[start of RECORDS FOR THE EXERCISE]
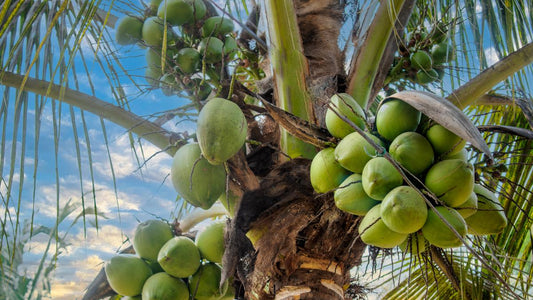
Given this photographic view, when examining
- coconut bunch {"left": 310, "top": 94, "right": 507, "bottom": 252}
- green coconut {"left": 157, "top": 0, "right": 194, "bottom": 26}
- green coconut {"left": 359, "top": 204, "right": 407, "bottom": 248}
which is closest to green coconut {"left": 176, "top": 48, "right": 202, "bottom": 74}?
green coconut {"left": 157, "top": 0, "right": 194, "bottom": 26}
[end of RECORDS FOR THE EXERCISE]
[start of RECORDS FOR THE EXERCISE]
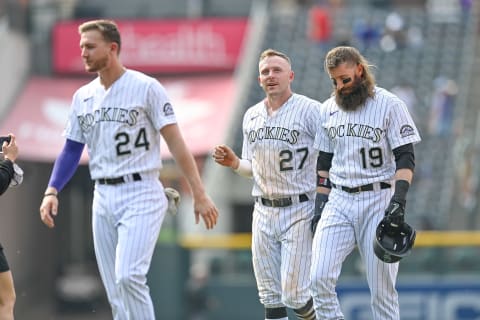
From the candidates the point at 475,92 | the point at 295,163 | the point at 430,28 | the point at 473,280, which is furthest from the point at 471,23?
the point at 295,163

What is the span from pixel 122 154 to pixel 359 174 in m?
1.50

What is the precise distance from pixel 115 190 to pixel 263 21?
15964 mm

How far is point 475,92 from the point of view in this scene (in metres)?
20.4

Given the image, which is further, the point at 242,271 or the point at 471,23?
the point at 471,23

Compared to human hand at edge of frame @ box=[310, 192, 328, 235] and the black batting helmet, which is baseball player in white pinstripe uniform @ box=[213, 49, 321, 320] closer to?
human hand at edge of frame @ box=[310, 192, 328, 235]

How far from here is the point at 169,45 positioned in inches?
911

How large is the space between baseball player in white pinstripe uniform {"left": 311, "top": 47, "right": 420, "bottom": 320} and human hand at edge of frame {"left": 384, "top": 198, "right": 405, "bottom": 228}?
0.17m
[end of RECORDS FOR THE EXERCISE]
[start of RECORDS FOR THE EXERCISE]
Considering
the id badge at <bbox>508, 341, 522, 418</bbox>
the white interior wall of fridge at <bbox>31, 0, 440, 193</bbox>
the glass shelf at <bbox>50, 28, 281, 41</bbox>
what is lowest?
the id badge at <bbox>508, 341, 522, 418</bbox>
[end of RECORDS FOR THE EXERCISE]
_TASK TO CARRY OUT_
Filter the records above and copy each line that has the string "bottom", keeping only those lines. Treat case as significant.

_EXERCISE OUTPUT_
- coconut bunch {"left": 310, "top": 94, "right": 507, "bottom": 252}
- green coconut {"left": 157, "top": 0, "right": 194, "bottom": 26}
- green coconut {"left": 359, "top": 204, "right": 407, "bottom": 248}
which is closest to green coconut {"left": 176, "top": 48, "right": 202, "bottom": 74}?
green coconut {"left": 157, "top": 0, "right": 194, "bottom": 26}
How large is the space between baseball player in white pinstripe uniform {"left": 311, "top": 47, "right": 420, "bottom": 320} and human hand at edge of frame {"left": 384, "top": 198, "right": 405, "bottom": 228}?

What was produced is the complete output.